Obamacare deadline extended to Christmas Eve, exemptions available

Healthcare.gov launched Oct. 1, 2013.

By Jim Hagerty
Staff Writer

The deadline to sign up for a health insurance plan under the Affordable Care Act has been extended to Tuesday, Dec. 24, the Obama administration announced Monday, Dec. 23.

Exemptions are available, however, giving those who haven’t signed up for a plan more time without penalty.

A hardship exemption is available for those who have had existing policies canceled and experienced problems with the Obamacare website, Healthcare.gov.

A good-faith exemption will also extend the deadline for those who have made other verified attempts to enroll, Obama officials said in a statement.

It is not known, however, how the government will determine what constitutes “good faith” or how the attempts will be verified.

The initial deadline to sign up for Obamacare was Dec. 15, but was extended after the federal website failed to function as millions attempted to enroll.
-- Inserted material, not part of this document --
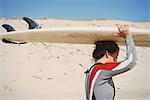 Surfer carrying surfboard on head at beach, Lacanau, France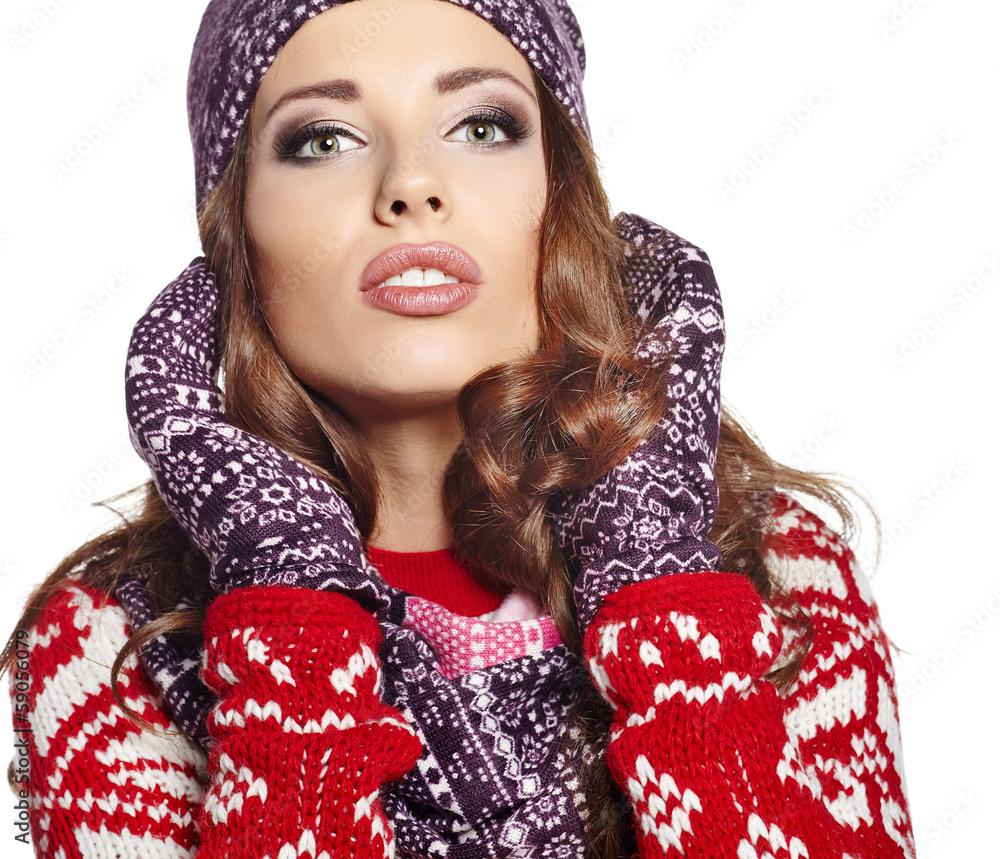 Naklejka premium beautiful woman in warm clothing on white background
Republicans continue to resist the program, claiming the website has only confused users. The GOP may not be entirely wrong, as hundreds of thousands have had their coverage cancelled by their existing insurance companies and unable to find replacement policies. Others have been automatically enrolled in more expensive programs.

The president said the program–and the website–are moving forward despite early challenges.

“The law is working,” President Obama said. “If you don’t have health insurance, go right now and sign up. If you do it before December 23rd, you can be covered on the first day of the New Year. … I’m asking you to spread the word about getting covered.”

Coverage obtained by Dec. 24 will begin Jan. 1.

The open enrollment period to sign up for Obamacare ends March 31, 2014. That means those without coverage have time to obtain health insurance in 2014 without penalty. The tax penalty for not obtaining insurance is 1 percent of annual income or $95, whichever is higher. There is also a $47.50 penalty for children younger than 18. The maximum first-year penalty is $285.

In 2015, the penalty will be 2 percent of annual income, or $325 per person. In 2016, those without coverage will be fined 2.5 percent of their income, or $695 per person. After 2016, fines will be adjusted with the rate of inflation.

Coverage obtained after Dec. 24 and before March 31 will begin May 1, 2014.